## WHAT TO DO
This exercise calls for the records to be returned exactly, with images removed.

(Stored data)
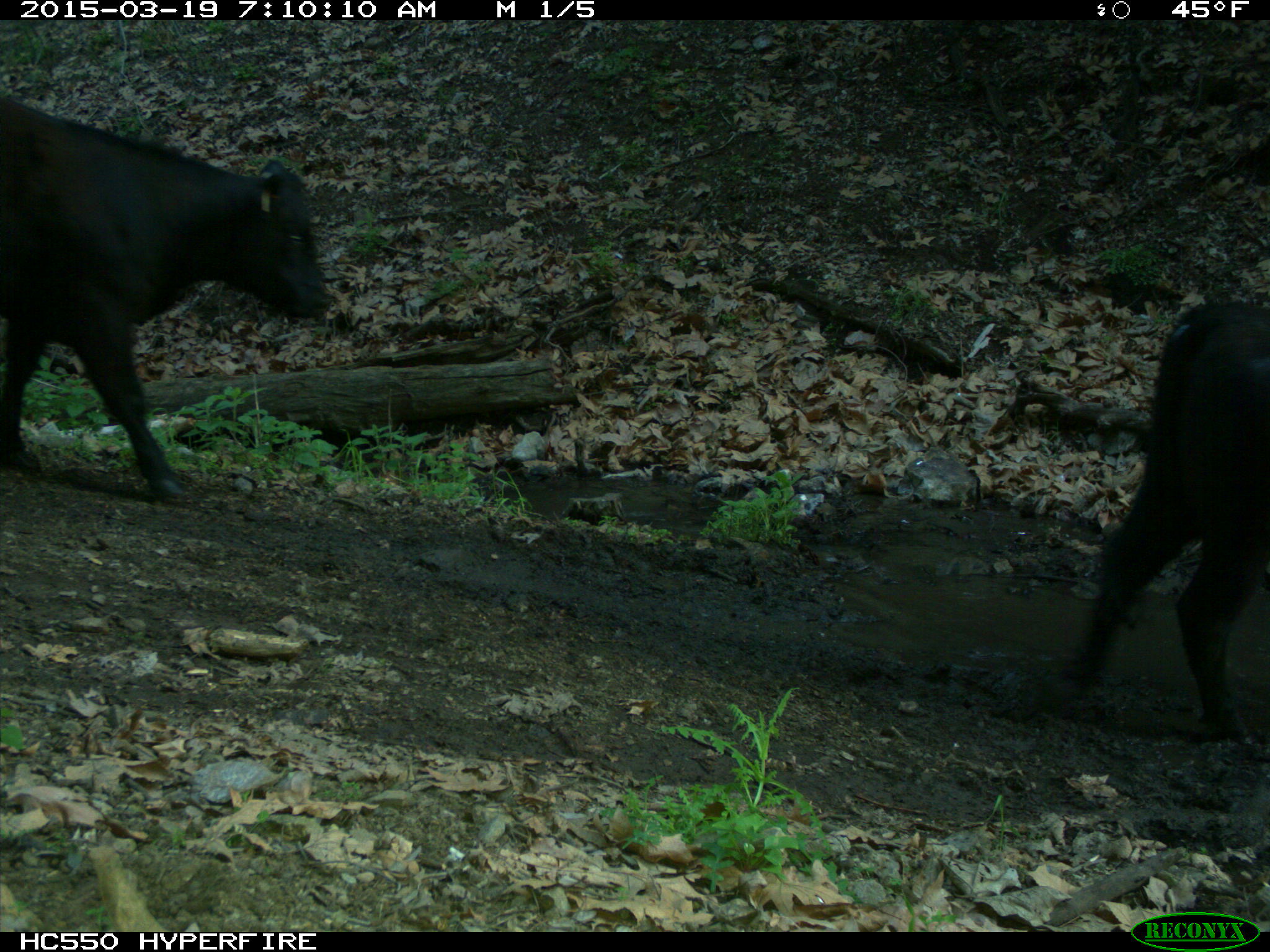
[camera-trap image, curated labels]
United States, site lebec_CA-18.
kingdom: Animalia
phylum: Chordata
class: Mammalia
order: Artiodactyla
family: Bovidae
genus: Bos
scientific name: Bos taurus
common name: domestic cow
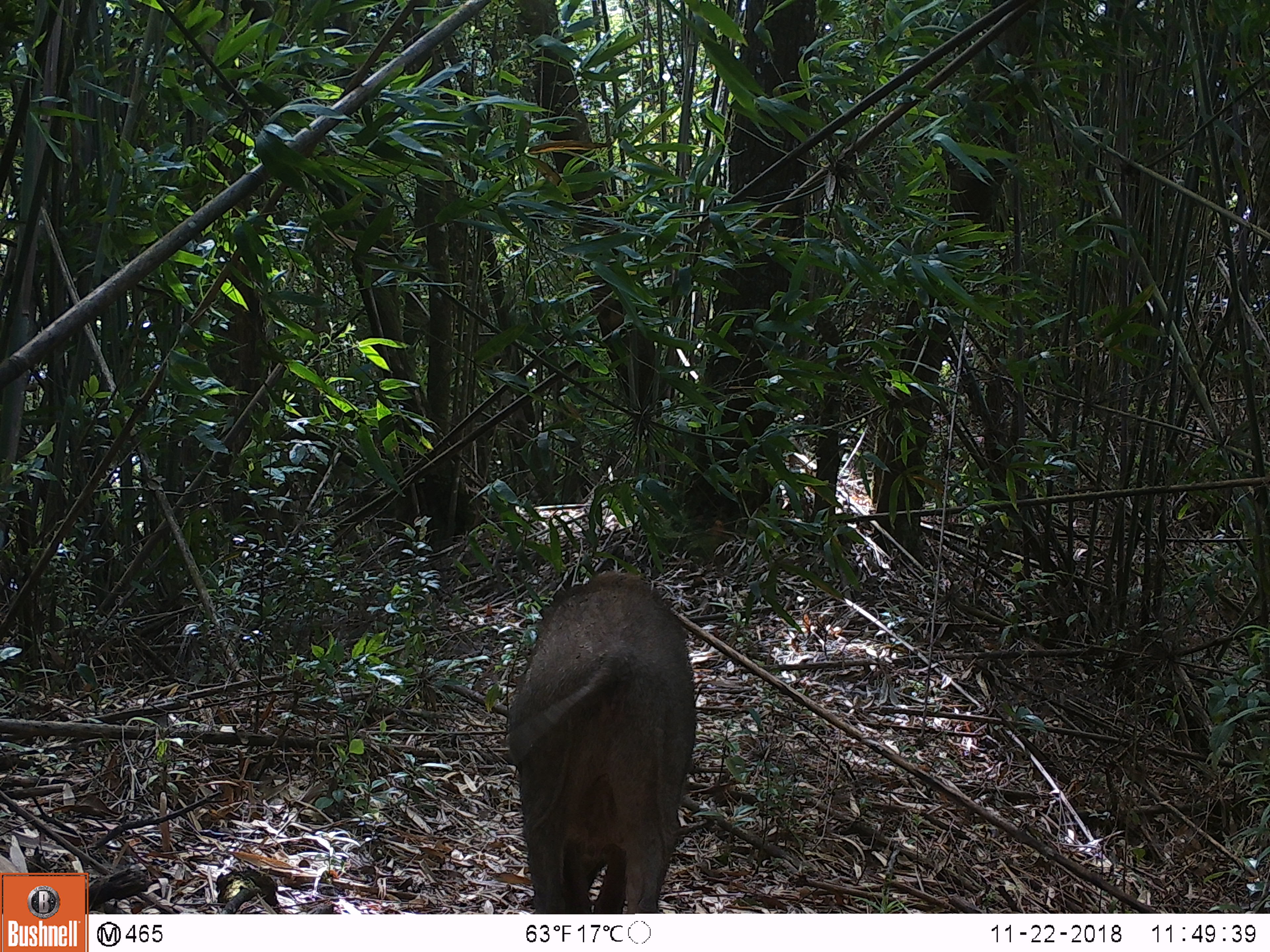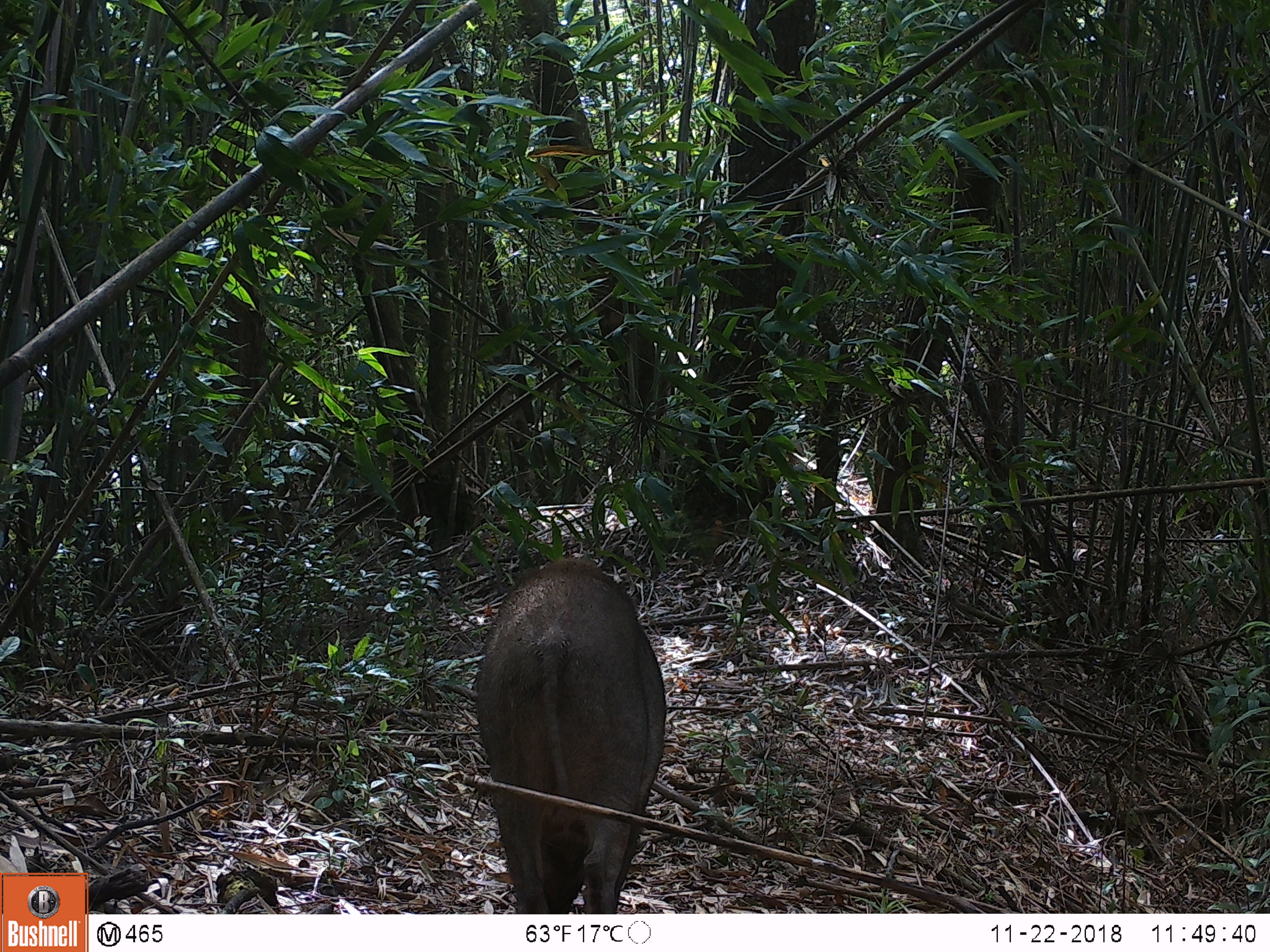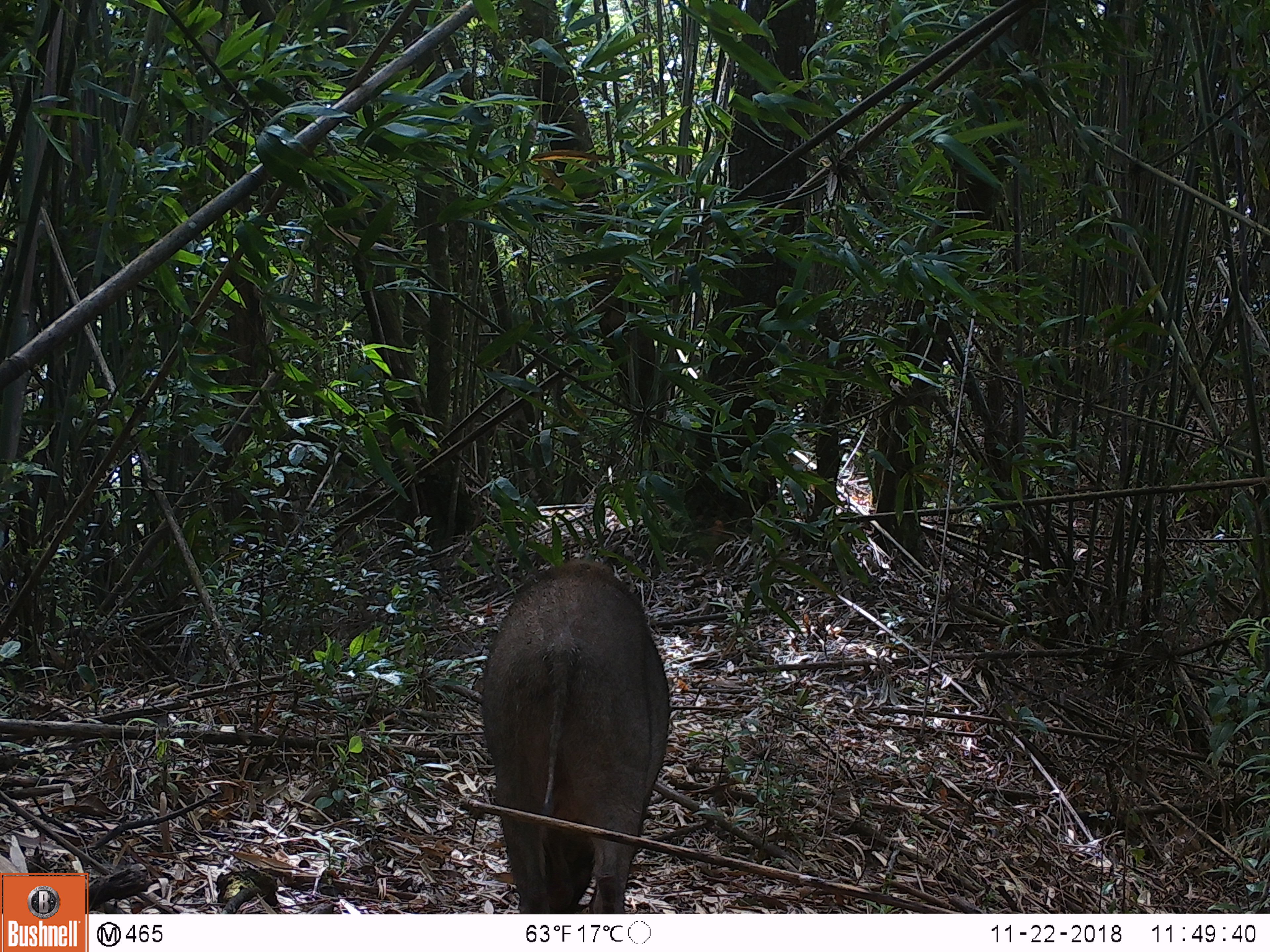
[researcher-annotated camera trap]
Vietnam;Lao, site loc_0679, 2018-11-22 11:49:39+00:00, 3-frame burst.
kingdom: Animalia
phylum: Chordata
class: Mammalia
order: Artiodactyla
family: Suidae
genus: Sus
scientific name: Sus scrofa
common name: eurasian wild pig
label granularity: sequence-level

## WRITTEN RESPONSE
[camera-trap image, curated labels]
United States, site lebec_CA-18.
kingdom: Animalia
phylum: Chordata
class: Mammalia
order: Artiodactyla
family: Bovidae
genus: Bos
scientific name: Bos taurus
common name: domestic cow
[researcher-annotated camera trap]
Vietnam;Lao, site loc_0679, 2018-11-22 11:49:39+00:00, 3-frame burst.
kingdom: Animalia
phylum: Chordata
class: Mammalia
order: Artiodactyla
family: Suidae
genus: Sus
scientific name: Sus scrofa
common name: eurasian wild pig
label granularity: sequence-level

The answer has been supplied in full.